**Task description:** Please write out the entries word for word, starting at the line that contains "From (9,304), (650,783), (963,406), which" and continuing through the last line of the entries.

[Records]
+ + + + +

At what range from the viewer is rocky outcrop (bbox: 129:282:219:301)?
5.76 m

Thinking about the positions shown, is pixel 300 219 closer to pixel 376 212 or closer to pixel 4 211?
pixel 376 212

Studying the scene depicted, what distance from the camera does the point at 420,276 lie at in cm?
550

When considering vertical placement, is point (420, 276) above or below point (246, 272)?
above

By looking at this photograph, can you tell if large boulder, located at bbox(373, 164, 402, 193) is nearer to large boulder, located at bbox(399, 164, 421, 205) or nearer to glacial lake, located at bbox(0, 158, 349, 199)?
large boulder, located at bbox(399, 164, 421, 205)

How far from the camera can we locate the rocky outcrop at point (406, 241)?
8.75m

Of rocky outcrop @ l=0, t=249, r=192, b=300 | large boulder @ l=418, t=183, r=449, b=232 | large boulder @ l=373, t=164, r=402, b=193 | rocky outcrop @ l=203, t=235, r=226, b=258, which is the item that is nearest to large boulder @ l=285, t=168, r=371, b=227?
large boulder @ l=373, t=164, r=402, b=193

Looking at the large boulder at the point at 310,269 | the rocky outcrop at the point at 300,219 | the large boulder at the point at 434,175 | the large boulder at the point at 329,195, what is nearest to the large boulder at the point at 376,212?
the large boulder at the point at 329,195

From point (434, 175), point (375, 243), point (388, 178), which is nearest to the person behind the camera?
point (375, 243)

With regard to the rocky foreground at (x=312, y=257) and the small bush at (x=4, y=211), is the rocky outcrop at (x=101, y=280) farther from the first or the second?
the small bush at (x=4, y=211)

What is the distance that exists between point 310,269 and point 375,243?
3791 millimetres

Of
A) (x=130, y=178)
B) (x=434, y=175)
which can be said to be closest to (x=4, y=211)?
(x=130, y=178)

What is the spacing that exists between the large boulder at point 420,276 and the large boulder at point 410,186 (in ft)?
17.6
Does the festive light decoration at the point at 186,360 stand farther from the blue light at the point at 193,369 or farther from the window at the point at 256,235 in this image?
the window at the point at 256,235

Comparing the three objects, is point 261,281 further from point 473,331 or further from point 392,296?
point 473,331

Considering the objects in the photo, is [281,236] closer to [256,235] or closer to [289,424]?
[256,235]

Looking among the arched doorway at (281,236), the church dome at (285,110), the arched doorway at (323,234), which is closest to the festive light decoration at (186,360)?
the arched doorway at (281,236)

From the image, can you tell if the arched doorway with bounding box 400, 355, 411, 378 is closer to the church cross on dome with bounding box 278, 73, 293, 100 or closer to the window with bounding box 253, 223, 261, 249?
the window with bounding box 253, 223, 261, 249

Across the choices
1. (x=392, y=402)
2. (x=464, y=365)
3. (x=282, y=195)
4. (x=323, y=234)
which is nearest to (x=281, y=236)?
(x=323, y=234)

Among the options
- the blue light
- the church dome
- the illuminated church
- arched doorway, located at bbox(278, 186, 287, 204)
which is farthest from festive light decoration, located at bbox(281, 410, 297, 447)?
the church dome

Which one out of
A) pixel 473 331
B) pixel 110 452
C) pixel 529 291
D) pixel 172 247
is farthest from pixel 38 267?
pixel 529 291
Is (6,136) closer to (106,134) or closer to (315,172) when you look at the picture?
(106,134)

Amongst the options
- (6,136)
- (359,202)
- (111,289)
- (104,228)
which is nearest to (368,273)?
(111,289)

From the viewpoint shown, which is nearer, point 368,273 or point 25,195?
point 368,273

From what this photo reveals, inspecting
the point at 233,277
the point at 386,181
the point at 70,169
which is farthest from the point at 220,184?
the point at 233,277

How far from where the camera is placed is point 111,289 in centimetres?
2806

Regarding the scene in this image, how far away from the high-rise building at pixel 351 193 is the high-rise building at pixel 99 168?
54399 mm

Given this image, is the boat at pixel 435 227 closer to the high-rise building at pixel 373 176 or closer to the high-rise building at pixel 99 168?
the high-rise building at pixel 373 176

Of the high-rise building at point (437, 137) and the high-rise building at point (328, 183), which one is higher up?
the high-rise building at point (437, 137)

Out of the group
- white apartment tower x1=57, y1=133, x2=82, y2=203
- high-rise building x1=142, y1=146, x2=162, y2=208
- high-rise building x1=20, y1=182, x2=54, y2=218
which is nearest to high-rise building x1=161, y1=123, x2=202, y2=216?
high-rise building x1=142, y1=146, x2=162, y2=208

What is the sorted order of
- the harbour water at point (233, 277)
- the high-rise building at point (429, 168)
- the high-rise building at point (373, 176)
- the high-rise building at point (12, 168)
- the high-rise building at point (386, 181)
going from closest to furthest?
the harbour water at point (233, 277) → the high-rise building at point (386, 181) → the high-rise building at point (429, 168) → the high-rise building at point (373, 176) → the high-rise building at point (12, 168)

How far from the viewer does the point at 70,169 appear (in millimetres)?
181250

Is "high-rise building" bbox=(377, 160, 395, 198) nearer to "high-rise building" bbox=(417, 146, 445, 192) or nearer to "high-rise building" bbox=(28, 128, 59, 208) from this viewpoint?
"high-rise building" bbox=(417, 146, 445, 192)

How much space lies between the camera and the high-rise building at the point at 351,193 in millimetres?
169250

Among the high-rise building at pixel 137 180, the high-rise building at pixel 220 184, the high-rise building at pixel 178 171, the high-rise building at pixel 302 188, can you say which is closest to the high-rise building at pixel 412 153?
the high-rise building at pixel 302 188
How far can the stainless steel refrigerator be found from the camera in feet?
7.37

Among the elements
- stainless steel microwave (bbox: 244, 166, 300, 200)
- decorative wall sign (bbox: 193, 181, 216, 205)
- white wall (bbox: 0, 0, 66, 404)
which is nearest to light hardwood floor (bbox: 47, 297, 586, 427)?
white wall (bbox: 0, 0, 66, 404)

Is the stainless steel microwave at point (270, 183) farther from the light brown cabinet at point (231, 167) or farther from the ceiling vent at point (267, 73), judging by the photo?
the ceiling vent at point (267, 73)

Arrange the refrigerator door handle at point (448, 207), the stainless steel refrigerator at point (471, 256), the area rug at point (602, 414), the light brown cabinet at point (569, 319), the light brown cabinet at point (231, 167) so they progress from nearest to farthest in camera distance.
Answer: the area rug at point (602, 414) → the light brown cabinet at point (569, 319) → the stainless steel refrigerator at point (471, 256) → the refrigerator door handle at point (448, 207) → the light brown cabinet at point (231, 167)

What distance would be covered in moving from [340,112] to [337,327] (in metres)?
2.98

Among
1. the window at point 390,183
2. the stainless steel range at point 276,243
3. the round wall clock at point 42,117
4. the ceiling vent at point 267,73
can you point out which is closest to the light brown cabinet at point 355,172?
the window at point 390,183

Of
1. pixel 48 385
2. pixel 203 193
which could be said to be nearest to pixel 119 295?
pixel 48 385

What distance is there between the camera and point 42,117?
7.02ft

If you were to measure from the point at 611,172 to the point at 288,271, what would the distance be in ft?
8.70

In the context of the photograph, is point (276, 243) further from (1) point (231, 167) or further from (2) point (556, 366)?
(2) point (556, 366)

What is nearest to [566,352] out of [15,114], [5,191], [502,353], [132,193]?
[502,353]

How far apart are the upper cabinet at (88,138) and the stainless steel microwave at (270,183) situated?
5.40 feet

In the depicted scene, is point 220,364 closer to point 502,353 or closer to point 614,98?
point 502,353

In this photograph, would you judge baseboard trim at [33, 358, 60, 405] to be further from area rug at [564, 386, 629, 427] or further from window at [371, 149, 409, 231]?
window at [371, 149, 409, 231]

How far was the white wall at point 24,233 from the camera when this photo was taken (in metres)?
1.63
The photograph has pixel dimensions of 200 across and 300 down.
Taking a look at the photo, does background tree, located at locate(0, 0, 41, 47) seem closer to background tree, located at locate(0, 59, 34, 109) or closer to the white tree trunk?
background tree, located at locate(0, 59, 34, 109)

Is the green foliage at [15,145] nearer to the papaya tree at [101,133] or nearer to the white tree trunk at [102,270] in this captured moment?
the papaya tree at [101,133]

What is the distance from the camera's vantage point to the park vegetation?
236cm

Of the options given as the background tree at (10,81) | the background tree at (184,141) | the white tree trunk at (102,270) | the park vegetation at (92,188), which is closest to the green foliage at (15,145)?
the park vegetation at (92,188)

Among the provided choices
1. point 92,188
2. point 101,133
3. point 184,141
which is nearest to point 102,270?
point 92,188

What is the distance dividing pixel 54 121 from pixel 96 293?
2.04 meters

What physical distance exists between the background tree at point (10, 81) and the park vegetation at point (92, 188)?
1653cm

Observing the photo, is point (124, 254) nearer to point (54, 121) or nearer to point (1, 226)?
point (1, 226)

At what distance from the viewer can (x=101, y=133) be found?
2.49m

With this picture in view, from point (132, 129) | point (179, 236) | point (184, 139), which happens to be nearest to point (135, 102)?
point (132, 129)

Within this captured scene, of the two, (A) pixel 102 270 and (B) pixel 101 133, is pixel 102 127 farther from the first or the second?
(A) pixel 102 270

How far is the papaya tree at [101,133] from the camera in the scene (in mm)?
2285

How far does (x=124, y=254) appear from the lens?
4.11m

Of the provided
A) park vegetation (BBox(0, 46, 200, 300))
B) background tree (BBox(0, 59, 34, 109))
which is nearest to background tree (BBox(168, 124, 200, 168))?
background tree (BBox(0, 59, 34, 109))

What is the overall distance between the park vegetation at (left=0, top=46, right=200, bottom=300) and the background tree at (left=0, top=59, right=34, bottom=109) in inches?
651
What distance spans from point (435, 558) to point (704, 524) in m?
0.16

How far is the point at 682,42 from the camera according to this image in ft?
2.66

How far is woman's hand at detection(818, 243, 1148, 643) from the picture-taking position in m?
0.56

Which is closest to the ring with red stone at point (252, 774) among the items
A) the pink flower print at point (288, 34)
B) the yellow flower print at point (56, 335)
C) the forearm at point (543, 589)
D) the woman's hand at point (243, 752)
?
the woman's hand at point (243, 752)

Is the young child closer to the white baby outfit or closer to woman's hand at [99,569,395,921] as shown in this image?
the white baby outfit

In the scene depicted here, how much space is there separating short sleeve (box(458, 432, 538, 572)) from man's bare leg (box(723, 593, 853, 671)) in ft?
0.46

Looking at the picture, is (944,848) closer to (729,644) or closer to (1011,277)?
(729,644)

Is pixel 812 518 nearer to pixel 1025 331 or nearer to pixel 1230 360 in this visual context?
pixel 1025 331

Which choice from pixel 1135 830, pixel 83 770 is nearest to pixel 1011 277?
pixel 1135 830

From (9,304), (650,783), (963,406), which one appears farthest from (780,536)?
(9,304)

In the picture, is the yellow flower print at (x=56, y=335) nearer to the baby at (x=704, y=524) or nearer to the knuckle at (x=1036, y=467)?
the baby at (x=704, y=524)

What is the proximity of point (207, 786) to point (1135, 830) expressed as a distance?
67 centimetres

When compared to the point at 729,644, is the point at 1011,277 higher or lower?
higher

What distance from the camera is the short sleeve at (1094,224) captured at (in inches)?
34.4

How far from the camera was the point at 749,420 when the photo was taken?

+ + + + +

**Written solution:**
From (9,304), (650,783), (963,406), which one appears farthest from (780,536)?
(9,304)

In the picture, is the yellow flower print at (x=56, y=335) nearer to the baby at (x=704, y=524) or nearer to the knuckle at (x=1036, y=467)?
the baby at (x=704, y=524)

What is the proximity of point (207, 786) to point (1135, 830) expressed as a distance?
67 centimetres

When compared to the point at 729,644, is the point at 1011,277 higher or lower?
higher

What distance from the camera is the short sleeve at (1094,224) captured at (in inches)?
34.4

How far from the camera was the point at 749,420 when the photo was taken?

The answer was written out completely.